» Trecho fornecido:
----

De fato, os dois autores alemães captaram a crise que impregnava a sociedade capitalista moderna e se colocaram contra ela; mas, indubitavelmente, olhavam esta sociedade em crise de maneira muito diferente. Marx foi um crítico feroz do capitalismo, advogando o fim da exploração do trabalho, a destruição do Estado burguês e sua substituição pelo chamado Estado-Comuna. A perspectiva marxista, portanto, era assentada num democratismo radical-popular, no qual as massas tinham um papel central e positivo na história.

Nietzsche, pelo contrário, era fortemente marcado por um ódio aristocrático às classes populares e ao socialismo, inclusive nas suas formas mais amenas. A sua crítica ao capitalismo era essencialmente conservadora e reacionária. Concentrava seus ataques ao liberal-democratismo que permitiria, ainda que de maneira limitada, a participação política de setores despossuídos. Na sua obra clássica Para além do Bem e do Mal, afirmou: o movimento democrático era “uma forma de degradação da organização política”, equivalente à “degradação e apequenamento do próprio homem”.

Nietzsche, também, não mostrou nenhuma simpatia por aqueles que chamava “cães anarquistas”, que vagueavam “nos becos da civilização”, nem pelos “fanáticos de irmandades que se denominam socialistas” e almejavam construir uma “sociedade livre”. Expressou, por diversas vezes, sua repugnância pela “instintiva hostilidade” dos socialistas “contra toda forma de sociedade que não a do rebanho autônomo (chegando até à própria rejeição dos conceitos ‘senhor’ e ‘servo’ – ni dieu ni maître, diz uma fórmula socialista)”. Repugnava particularmente a irritante resistência à “todo direito particular e privilégios”.

----

» Bloco de dados:
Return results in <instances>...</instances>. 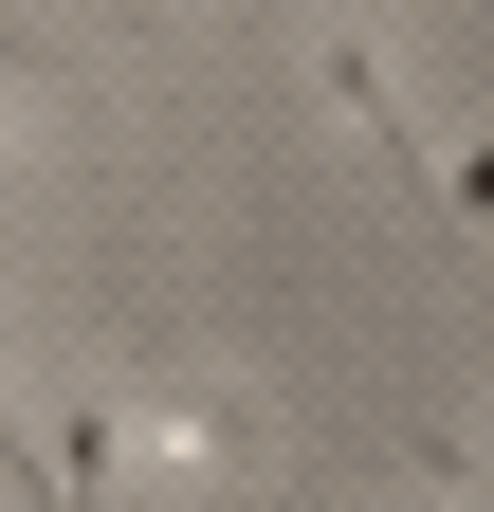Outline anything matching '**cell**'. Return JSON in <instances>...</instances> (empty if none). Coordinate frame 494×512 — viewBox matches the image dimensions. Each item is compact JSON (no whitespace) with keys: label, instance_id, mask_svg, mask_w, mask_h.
<instances>
[{"label":"cell","instance_id":"1","mask_svg":"<svg viewBox=\"0 0 494 512\" xmlns=\"http://www.w3.org/2000/svg\"><path fill=\"white\" fill-rule=\"evenodd\" d=\"M129 476H183V494L257 476V403H238V384H165V403H129Z\"/></svg>","mask_w":494,"mask_h":512},{"label":"cell","instance_id":"2","mask_svg":"<svg viewBox=\"0 0 494 512\" xmlns=\"http://www.w3.org/2000/svg\"><path fill=\"white\" fill-rule=\"evenodd\" d=\"M312 74H330V110L366 128V147H385V183H421V110L385 92V55H366V37H312Z\"/></svg>","mask_w":494,"mask_h":512},{"label":"cell","instance_id":"3","mask_svg":"<svg viewBox=\"0 0 494 512\" xmlns=\"http://www.w3.org/2000/svg\"><path fill=\"white\" fill-rule=\"evenodd\" d=\"M421 202H440V220H476V238H494V128H476V147H421Z\"/></svg>","mask_w":494,"mask_h":512},{"label":"cell","instance_id":"4","mask_svg":"<svg viewBox=\"0 0 494 512\" xmlns=\"http://www.w3.org/2000/svg\"><path fill=\"white\" fill-rule=\"evenodd\" d=\"M421 476H440L458 512H494V458H458V439H421Z\"/></svg>","mask_w":494,"mask_h":512},{"label":"cell","instance_id":"5","mask_svg":"<svg viewBox=\"0 0 494 512\" xmlns=\"http://www.w3.org/2000/svg\"><path fill=\"white\" fill-rule=\"evenodd\" d=\"M0 476H37V403H19V384H0Z\"/></svg>","mask_w":494,"mask_h":512}]
</instances>
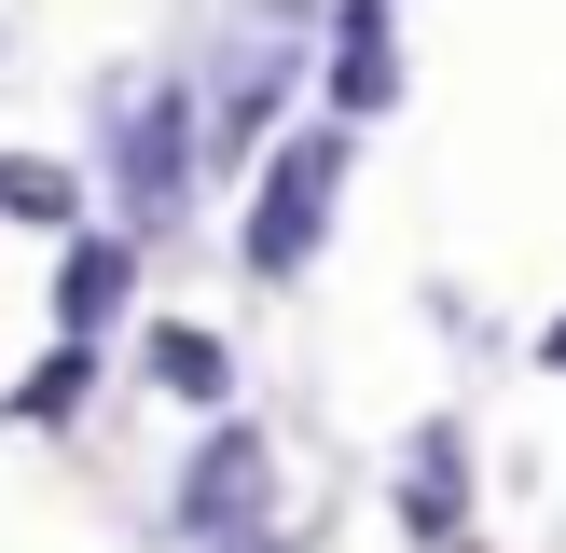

----

» Exercícios:
- 1) Segundo o trecho, o Estado burguês deveria ser substituído, na visão de Marx, por qual forma de Estado?
- 2) Enumere tudo o que, conforme o trecho, Marx defendia como crítico do capitalismo.
A listagem é um material à parte, independente do trecho.

» Respostas:
- 1) Pelo chamado Estado-Comuna.

- 2)
- O fim da exploração do trabalho
- A destruição do Estado burguês
- A substituição do Estado burguês pelo chamado Estado-Comuna